Les ambulances sont particulièrement visées, rendant très difficile l’accès de la population aux soins. Pourtant, même dans l’horreur et la violence, le bon peut prospérer. Comme une fleur qui pousserait dans le bitume. « Je me rappelle d’un moment fort de ma mission à Abiy Addi. Auparavant, le centre de santé avait deux ambulances, toutes deux détruites pendant les combats.

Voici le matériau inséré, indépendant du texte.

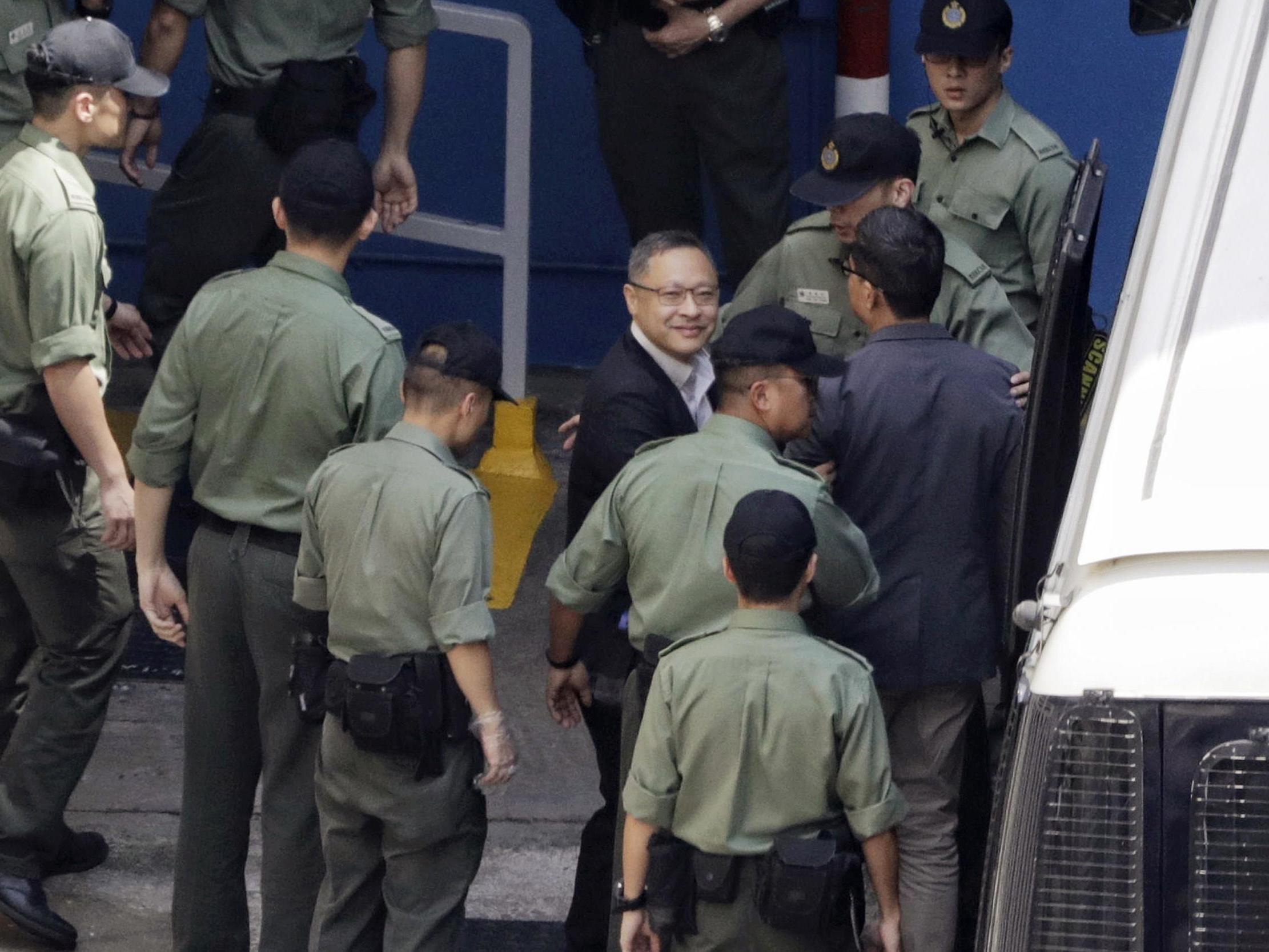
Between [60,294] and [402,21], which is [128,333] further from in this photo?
[402,21]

Un soir, peu après notre installation, quelqu’un a frappé à la porte de notre maison. Il a dit qu’il était le chauffeur d'une ambulance, qui appartenait à un district de l’ouest de la ville. Au début des combats, il a caché son véhicule sous un arbre en forêt. Il a entendu dire que MSF avait besoin d’ambulances. Il souhaitait nous la donner. Peu après on a été informé que 3 autres ont été cachées. Elles étaient auparavant attribuées à un district au sud du pays. On a visité le centre de santé et on les a trouvé cachées. Avec l’approbation des communautés locales on a pu les utiliser, notamment pour mettre en place des cliniques mobiles », se remémore Kate Nolan

« C’est une source d’inspiration pour moi, j’ai été très touchée par l’incroyable engagement des chauffeurs envers leur communauté et leur courage. Cela montre également la valeur que les gens accordent à l’accès aux soins de santé en Ethiopie ».  

 

Source:

  • Entretien avec Kate Nolan, coordinatrice d'urgence MSF dans le Tigré.